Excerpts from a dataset
···

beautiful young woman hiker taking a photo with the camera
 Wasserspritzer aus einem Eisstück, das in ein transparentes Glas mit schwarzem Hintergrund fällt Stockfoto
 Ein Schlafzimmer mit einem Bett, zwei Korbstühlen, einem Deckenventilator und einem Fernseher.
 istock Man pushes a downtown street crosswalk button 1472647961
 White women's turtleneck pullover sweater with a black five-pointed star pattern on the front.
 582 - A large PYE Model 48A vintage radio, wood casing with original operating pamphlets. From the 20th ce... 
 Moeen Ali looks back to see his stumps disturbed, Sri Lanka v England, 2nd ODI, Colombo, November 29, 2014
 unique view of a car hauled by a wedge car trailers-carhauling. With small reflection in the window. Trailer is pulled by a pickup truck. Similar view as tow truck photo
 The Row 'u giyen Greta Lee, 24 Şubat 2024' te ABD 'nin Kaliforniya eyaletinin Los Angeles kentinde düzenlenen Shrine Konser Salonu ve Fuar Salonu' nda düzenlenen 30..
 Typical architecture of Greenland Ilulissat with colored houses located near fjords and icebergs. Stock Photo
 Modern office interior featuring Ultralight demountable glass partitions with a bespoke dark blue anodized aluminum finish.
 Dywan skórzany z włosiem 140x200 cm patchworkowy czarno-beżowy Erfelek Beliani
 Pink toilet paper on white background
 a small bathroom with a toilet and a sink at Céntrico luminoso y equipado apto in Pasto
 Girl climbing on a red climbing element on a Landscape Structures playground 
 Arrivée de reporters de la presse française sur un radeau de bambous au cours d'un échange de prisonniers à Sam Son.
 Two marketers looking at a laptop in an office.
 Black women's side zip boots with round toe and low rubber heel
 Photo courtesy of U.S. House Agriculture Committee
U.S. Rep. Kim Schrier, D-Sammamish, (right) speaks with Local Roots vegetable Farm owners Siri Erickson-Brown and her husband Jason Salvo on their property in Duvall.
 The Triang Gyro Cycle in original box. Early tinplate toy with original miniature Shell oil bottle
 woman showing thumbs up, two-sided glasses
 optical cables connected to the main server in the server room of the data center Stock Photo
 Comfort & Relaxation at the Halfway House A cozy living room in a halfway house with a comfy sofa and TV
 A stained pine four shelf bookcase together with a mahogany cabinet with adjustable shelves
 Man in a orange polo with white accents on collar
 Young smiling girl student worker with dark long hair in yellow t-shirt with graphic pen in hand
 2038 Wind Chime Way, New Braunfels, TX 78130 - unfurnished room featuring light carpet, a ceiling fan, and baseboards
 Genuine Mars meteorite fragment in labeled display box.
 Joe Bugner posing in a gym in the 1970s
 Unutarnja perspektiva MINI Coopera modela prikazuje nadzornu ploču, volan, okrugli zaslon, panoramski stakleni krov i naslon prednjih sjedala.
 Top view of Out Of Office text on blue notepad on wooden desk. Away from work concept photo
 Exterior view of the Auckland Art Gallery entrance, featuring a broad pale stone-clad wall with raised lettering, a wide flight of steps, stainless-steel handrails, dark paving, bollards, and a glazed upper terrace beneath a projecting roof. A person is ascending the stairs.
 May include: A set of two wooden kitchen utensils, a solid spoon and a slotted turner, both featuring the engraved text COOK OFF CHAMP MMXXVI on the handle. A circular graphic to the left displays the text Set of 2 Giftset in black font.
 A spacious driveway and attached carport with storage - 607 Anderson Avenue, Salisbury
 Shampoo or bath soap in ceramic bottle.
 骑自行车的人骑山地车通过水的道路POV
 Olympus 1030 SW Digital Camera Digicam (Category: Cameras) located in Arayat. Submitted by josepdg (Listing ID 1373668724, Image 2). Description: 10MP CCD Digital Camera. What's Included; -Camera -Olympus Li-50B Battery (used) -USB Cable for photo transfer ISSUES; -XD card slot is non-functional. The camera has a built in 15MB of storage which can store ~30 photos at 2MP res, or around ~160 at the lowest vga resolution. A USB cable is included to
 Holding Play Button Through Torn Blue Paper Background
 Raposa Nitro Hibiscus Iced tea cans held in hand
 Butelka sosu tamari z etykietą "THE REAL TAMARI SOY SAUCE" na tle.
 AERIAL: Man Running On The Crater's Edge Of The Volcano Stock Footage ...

···

§ BRIEF
Rewrite the data above, replacing every "Stock Photo" with "Stock Image" and leaving everything else untouched.

§ SOLUTION TO THE PROBLEM
beautiful young woman hiker taking a photo with the camera
 Wasserspritzer aus einem Eisstück, das in ein transparentes Glas mit schwarzem Hintergrund fällt Stockfoto
 Ein Schlafzimmer mit einem Bett, zwei Korbstühlen, einem Deckenventilator und einem Fernseher.
 istock Man pushes a downtown street crosswalk button 1472647961
 White women's turtleneck pullover sweater with a black five-pointed star pattern on the front.
 582 - A large PYE Model 48A vintage radio, wood casing with original operating pamphlets. From the 20th ce... 
 Moeen Ali looks back to see his stumps disturbed, Sri Lanka v England, 2nd ODI, Colombo, November 29, 2014
 unique view of a car hauled by a wedge car trailers-carhauling. With small reflection in the window. Trailer is pulled by a pickup truck. Similar view as tow truck photo
 The Row 'u giyen Greta Lee, 24 Şubat 2024' te ABD 'nin Kaliforniya eyaletinin Los Angeles kentinde düzenlenen Shrine Konser Salonu ve Fuar Salonu' nda düzenlenen 30..
 Typical architecture of Greenland Ilulissat with colored houses located near fjords and icebergs. Stock Image
 Modern office interior featuring Ultralight demountable glass partitions with a bespoke dark blue anodized aluminum finish.
 Dywan skórzany z włosiem 140x200 cm patchworkowy czarno-beżowy Erfelek Beliani
 Pink toilet paper on white background
 a small bathroom with a toilet and a sink at Céntrico luminoso y equipado apto in Pasto
 Girl climbing on a red climbing element on a Landscape Structures playground 
 Arrivée de reporters de la presse française sur un radeau de bambous au cours d'un échange de prisonniers à Sam Son.
 Two marketers looking at a laptop in an office.
 Black women's side zip boots with round toe and low rubber heel
 Photo courtesy of U.S. House Agriculture Committee
U.S. Rep. Kim Schrier, D-Sammamish, (right) speaks with Local Roots vegetable Farm owners Siri Erickson-Brown and her husband Jason Salvo on their property in Duvall.
 The Triang Gyro Cycle in original box. Early tinplate toy with original miniature Shell oil bottle
 woman showing thumbs up, two-sided glasses
 optical cables connected to the main server in the server room of the data center Stock Image
 Comfort & Relaxation at the Halfway House A cozy living room in a halfway house with a comfy sofa and TV
 A stained pine four shelf bookcase together with a mahogany cabinet with adjustable shelves
 Man in a orange polo with white accents on collar
 Young smiling girl student worker with dark long hair in yellow t-shirt with graphic pen in hand
 2038 Wind Chime Way, New Braunfels, TX 78130 - unfurnished room featuring light carpet, a ceiling fan, and baseboards
 Genuine Mars meteorite fragment in labeled display box.
 Joe Bugner posing in a gym in the 1970s
 Unutarnja perspektiva MINI Coopera modela prikazuje nadzornu ploču, volan, okrugli zaslon, panoramski stakleni krov i naslon prednjih sjedala.
 Top view of Out Of Office text on blue notepad on wooden desk. Away from work concept photo
 Exterior view of the Auckland Art Gallery entrance, featuring a broad pale stone-clad wall with raised lettering, a wide flight of steps, stainless-steel handrails, dark paving, bollards, and a glazed upper terrace beneath a projecting roof. A person is ascending the stairs.
 May include: A set of two wooden kitchen utensils, a solid spoon and a slotted turner, both featuring the engraved text COOK OFF CHAMP MMXXVI on the handle. A circular graphic to the left displays the text Set of 2 Giftset in black font.
 A spacious driveway and attached carport with storage - 607 Anderson Avenue, Salisbury
 Shampoo or bath soap in ceramic bottle.
 骑自行车的人骑山地车通过水的道路POV
 Olympus 1030 SW Digital Camera Digicam (Category: Cameras) located in Arayat. Submitted by josepdg (Listing ID 1373668724, Image 2). Description: 10MP CCD Digital Camera. What's Included; -Camera -Olympus Li-50B Battery (used) -USB Cable for photo transfer ISSUES; -XD card slot is non-functional. The camera has a built in 15MB of storage which can store ~30 photos at 2MP res, or around ~160 at the lowest vga resolution. A USB cable is included to
 Holding Play Button Through Torn Blue Paper Background
 Raposa Nitro Hibiscus Iced tea cans held in hand
 Butelka sosu tamari z etykietą "THE REAL TAMARI SOY SAUCE" na tle.
 AERIAL: Man Running On The Crater's Edge Of The Volcano Stock Footage ...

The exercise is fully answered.